# So what's our plan?



## BlakeJesus (Feb 1, 2006)

It looks like we probably aren't resigning Joe, which would give us some cap space. On top of that, we sold the 31st pick for some cash. I don't know this for certain, I guess I could look somewhere, but I'm assuming we're going to have a decent amount of space to try and nab a guy or two in FA.

Obviously I'm not talking about James, Bosh, Amare, Boozer, Lee, or Wade. But maybe we land a Rudy Gay? We'd have some money to throw at a Brendan Haywood, and be able to shift Horford to PF and get Marvin out of the starting lineup. Maybe Tyson Chandler?

What do you guys think?


----------



## ATLien (Jun 18, 2002)

We really won't have that much cap space. I think we'll probably add one or two veterans to fill out the roster and just give the young guys more playing time.


----------



## Dissonance (Jul 21, 2004)

Apparently, plan is crippling your franchise offering 6 yr max for Joe Johnson. 

I like JJ, but that's just dumb if true.


----------



## ATLien (Jun 18, 2002)

That isn't surprising. I think I expected Atlanta to make their offer, am just expecting Joe to say no


----------



## ATLien (Jun 18, 2002)

_Keeping in mind that the numbers are not finalized, the year-by-year breakdown of the contract would look something like this: $15.8 million in 2010-11, $17.5 million in 2011-12, $19.4 million in 2012-13, $20.8 million in 2013-14, $22.4 million in 2014-15 and $24.1 million 2015-16. Joe would be 34-years old during the final season of the deal.
_
DON'T DO IT.


----------



## Dissonance (Jul 21, 2004)

Only hope is JJ getting assurances of making up that extra 20-25M in NY. They can only offer him up to that 96-99M range.

Then again, if he really wants to leave, he can push for S/T.


----------



## ATLien (Jun 18, 2002)

For that much, there should be language in his contract that he isn't allowed to bitch about getting booed after shooting 5 for 25 in a playoff game


----------



## Dissonance (Jul 21, 2004)

> The longer the weeks before free agency dragged out, sources say it’s become clearer to guard Joe Johnson(notes) that he truly wants to stay with the Atlanta Hawks.
> 
> *Will the Hawks give Johnson a $119 million max contract over six years, or come close to it?

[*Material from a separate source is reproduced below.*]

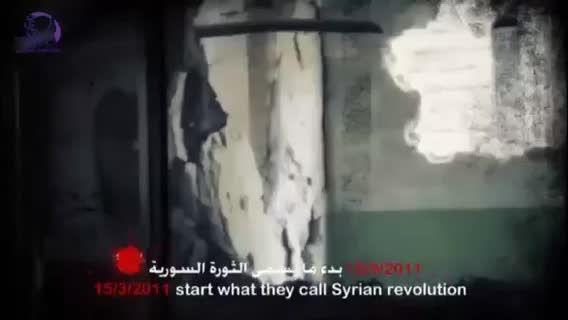 سوریه قبل و بعد از شورش اخوان المسلمین ( داعش )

It’s doubtful they will go the distance with a max offer, but that sixth guaranteed season is likely to be a difference-maker in keeping Johnson.* He’ll meet with the New York Knicks and Chicago Bulls on Thursday, but sources insist those major markets don’t hold much of an appeal to him.
> 
> As Yahoo! Sports reported on Monday, Dallas Mavericks owner Mark Cuban is determined to explore a possible sign-and-trade to acquire Johnson. The Mavericks would be an appealing destination to Johnson, who is a native of Arkansas. Johnson also would face far less pressure fitting into a talent-laden Mavericks team than he would with New York or Chicago.


http://sports.yahoo.com/nba/news;_ylt=Aq0S5xhvd1_MeGkP6R6AI2y8vLYF?slug=ys-freeagentbuzz063010


----------



## BlakeJesus (Feb 1, 2006)

That's what I'm saying. He may or may not be worth the money he'd be getting next year, but he sure as hell won't be worth the money he'd get in year 6.


----------



## Najee (Apr 5, 2007)

If Joe Johnson walks, the Atlanta Hawks have about $7 million under the cap. Atlanta is allowed to offer Johnson a huge contract because he is on the roster. But if he walks, the team is basically stuck with offering someone the mid-level exception. The Hawks still have to use part of that $7 million to sign Damion James and then fill out the rest of the roster. 

Personally, I want the Hawks to re-sign Johnson only if the team is willing to make a move to break up the undersized Josh Smith/Al Horford tandem. 

I would like to see them move Josh Smith and Jamal Crawford's expiring contract. Personally, I would dangle that deal at New Orleans to see if the Hornets would bite on moving Chris Paul and Emeka Okafor's bad contract. New Orleans is trying to cut costs and Crawford's expiring contract could be a reason for them to make the deal. Plus Darren Collison's play last season makes Paul somewhat repetitive and (dare I say) expendable.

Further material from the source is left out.